Provided text:

-- Start --

Extra Credit: Preemptive Scheduler

This task is not required. If you choose to do it, it will be worth 10% extra credit. Please do not attempt it until you are confident that tasks 1 and 2 are implemented correctly. Please run your design idea by the TA before you start coding the extra credit portion.

Your extra credit task is to modify your scheduler to be preemptive. In order to do this, you are allowed to modify the doWhileInTunnel method and the constructors of the Vehicle class. The new scheduler class must be called PreemptivePriorityScheduler.

Premption Rules

• The highest priority value (4) will be reserved for ambulances
• An ambulance may share a tunnel with any other vehicles (including a sled) except another ambulance (i.e., the only time an ambulance must wait is if there is already an ambulance in all tunnels).
• Any time an ambulance wants to enter a tunnel, any vehicles in that tunnel must immediately pull over and wait for the ambulance to completely pass through the tunnel. That is, the vehicle cannot make progress toward the end of the tunnel while the Ambulance is in the tunnel.
• Once an ambulance leaves the tunnel, vehicles in the tunnel start making progress again.

Implementation

• Add new vehicle type Ambulance with the fastest possible speed.
Modify Vehicle.doWhileInTunnel as follows:
• Use monitors to avoid busy-waiting while an ambulance is in a tunnel.
• Use wait(timeout) where the timeout is the same as the parameter to Thread.sleep in the implementation provided to you.
• Think carefully about what object to lock (remember, a synchronized method locks "this"). You may modify the Vehicle constructor (or add a new field and setter/getter) if you wish for the purpose of referencing another object to synchronize on.

-- End --

Dataset content:
-- Start --

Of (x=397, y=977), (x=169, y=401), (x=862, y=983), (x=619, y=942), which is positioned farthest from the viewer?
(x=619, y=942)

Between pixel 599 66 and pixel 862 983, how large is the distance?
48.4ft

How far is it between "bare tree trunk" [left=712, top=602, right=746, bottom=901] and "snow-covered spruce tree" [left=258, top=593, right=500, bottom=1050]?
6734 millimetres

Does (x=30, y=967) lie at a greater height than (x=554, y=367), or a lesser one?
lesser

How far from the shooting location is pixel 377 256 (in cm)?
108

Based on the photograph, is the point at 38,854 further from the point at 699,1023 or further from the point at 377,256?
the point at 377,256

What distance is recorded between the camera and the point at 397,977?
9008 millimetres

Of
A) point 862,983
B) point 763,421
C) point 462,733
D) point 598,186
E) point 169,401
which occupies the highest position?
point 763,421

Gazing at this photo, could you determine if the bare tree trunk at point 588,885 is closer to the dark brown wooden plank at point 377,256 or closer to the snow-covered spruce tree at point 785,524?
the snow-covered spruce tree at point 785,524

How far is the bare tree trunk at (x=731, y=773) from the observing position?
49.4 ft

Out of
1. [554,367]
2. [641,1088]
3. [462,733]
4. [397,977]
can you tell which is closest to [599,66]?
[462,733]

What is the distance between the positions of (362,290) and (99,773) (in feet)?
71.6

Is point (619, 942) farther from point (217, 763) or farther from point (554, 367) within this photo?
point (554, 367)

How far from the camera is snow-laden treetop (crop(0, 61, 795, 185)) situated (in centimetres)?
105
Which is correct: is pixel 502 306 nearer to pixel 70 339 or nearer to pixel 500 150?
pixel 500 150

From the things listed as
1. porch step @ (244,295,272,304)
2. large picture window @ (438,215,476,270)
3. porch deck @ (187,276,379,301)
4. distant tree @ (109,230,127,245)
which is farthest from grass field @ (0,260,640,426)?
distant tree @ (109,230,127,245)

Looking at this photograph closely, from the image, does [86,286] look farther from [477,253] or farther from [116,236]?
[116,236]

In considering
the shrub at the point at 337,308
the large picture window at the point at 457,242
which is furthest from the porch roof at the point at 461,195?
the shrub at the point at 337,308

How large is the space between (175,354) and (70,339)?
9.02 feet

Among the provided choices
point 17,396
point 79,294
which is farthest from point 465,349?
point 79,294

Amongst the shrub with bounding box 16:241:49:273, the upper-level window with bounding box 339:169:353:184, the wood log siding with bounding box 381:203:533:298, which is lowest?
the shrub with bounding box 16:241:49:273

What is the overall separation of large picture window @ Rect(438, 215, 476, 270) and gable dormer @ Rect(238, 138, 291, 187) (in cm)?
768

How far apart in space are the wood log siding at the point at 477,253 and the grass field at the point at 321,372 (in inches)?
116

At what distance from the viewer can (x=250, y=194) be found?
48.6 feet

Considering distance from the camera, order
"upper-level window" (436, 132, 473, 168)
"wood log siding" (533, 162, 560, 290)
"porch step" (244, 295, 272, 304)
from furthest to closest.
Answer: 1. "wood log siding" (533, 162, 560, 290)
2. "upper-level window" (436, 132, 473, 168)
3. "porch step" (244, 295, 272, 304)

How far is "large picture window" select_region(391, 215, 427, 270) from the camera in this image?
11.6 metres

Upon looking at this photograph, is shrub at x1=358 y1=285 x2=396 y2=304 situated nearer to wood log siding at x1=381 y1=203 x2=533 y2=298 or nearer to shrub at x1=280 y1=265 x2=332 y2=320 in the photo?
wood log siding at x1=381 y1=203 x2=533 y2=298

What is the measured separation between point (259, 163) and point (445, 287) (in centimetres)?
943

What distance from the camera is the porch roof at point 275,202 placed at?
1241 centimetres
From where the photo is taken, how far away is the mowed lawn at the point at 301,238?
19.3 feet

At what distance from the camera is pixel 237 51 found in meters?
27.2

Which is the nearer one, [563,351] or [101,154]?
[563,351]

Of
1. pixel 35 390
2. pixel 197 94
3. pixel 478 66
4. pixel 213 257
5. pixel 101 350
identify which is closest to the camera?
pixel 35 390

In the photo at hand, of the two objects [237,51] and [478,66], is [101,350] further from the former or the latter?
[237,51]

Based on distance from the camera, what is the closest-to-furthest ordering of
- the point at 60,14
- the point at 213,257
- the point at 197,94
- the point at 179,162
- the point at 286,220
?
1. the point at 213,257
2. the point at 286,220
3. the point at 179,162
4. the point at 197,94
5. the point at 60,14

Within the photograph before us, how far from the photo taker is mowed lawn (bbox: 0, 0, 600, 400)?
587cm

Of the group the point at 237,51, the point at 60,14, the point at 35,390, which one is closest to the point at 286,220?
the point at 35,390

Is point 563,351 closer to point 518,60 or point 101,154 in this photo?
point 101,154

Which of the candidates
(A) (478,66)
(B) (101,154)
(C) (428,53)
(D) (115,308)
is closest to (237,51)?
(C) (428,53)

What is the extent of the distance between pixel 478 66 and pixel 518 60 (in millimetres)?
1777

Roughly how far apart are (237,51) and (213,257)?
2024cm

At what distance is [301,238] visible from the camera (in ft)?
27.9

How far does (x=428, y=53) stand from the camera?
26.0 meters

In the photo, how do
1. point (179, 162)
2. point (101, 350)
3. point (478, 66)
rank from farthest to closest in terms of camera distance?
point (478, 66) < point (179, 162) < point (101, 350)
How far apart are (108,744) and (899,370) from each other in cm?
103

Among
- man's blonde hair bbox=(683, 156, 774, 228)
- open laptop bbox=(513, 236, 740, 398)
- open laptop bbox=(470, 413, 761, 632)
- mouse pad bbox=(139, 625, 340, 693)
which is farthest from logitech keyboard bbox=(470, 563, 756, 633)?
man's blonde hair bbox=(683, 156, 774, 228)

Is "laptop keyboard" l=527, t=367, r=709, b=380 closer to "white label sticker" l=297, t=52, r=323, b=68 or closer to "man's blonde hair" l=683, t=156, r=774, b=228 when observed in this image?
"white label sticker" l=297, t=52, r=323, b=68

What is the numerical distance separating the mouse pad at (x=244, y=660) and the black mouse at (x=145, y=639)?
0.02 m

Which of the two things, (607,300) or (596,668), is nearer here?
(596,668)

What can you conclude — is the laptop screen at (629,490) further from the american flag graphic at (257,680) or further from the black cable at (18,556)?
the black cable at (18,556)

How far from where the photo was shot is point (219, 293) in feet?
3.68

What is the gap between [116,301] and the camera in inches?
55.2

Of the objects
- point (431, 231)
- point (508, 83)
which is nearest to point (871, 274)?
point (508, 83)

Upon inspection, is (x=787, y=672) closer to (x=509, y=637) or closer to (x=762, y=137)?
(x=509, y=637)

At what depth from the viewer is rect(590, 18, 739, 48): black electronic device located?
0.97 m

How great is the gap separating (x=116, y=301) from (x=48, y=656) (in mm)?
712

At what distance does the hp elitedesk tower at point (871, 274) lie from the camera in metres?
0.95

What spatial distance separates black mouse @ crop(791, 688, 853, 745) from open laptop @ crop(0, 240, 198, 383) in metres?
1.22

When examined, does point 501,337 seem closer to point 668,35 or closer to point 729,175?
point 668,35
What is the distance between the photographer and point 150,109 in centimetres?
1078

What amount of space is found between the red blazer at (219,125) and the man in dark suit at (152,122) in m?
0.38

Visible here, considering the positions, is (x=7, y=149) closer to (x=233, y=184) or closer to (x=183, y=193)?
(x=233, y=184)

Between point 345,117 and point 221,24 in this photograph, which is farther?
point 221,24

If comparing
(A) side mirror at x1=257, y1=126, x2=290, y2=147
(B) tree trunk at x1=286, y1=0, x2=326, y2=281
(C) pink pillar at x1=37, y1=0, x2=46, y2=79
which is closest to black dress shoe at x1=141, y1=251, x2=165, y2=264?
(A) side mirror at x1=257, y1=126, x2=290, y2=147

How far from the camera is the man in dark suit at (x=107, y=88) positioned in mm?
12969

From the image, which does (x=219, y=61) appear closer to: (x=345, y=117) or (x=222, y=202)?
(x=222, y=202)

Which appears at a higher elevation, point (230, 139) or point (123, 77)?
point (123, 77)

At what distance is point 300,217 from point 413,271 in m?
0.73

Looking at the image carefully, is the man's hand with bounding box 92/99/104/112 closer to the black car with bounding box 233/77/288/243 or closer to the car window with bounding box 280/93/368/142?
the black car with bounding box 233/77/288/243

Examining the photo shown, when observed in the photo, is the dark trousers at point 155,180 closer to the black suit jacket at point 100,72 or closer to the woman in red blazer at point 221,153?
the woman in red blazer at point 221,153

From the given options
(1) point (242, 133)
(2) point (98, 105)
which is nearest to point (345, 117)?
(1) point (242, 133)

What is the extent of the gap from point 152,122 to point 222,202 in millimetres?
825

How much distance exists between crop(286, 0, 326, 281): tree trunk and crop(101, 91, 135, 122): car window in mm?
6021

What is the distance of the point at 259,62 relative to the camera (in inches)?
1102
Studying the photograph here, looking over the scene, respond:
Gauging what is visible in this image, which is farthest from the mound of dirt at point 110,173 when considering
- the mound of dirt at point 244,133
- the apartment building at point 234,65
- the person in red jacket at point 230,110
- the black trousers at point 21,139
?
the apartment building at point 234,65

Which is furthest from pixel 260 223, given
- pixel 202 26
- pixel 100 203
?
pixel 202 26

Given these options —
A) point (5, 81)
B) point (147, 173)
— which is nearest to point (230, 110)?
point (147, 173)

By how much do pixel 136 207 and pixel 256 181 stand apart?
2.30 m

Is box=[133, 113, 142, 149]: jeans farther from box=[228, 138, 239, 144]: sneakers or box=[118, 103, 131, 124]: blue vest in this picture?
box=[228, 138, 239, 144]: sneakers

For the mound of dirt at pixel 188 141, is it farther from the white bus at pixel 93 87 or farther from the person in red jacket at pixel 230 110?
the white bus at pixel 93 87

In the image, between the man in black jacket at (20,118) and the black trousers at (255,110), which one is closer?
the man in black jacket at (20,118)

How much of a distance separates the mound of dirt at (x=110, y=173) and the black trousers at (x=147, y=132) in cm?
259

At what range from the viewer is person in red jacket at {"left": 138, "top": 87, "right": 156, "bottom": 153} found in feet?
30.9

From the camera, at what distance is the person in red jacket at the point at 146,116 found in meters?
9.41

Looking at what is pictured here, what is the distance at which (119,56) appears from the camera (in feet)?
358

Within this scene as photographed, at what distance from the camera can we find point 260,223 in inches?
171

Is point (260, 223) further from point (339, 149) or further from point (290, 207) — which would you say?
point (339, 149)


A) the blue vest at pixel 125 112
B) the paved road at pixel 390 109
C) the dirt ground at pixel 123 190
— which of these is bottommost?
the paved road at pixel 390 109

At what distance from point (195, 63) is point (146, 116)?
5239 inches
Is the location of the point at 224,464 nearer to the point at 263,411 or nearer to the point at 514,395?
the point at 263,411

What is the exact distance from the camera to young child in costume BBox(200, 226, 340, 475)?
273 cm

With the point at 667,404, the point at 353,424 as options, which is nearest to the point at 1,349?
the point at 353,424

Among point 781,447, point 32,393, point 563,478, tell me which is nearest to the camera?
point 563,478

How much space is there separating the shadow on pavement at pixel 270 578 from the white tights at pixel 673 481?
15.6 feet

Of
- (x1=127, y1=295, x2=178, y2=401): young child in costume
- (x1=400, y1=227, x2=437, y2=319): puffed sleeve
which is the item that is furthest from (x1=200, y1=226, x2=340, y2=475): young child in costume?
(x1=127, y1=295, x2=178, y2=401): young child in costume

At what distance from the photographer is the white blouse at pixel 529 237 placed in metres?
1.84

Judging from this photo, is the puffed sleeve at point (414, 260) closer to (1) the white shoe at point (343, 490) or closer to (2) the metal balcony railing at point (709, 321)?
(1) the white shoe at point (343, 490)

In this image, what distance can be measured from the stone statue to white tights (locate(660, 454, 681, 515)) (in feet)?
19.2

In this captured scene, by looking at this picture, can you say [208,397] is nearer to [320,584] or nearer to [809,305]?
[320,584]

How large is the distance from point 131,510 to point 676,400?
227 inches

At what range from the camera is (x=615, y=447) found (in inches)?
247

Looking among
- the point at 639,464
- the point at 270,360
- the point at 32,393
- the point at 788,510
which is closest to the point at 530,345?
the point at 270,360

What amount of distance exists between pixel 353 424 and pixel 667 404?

-- End --

What to do: List every rule given under the preemption rules heading of the preemptive scheduler text, one line each. The material above comes from a source unrelated to the preemptive scheduler text.

Answer to the problem:
- The highest priority value (4) is reserved for ambulances.
- An ambulance may share a tunnel with any other vehicles, including a sled, but not with another ambulance, so an ambulance waits only when every tunnel already holds an ambulance.
- Whenever an ambulance wants to enter a tunnel, all vehicles in that tunnel must immediately pull over and make no progress until the ambulance has completely passed through.
- Once the ambulance leaves the tunnel, the vehicles in it resume making progress.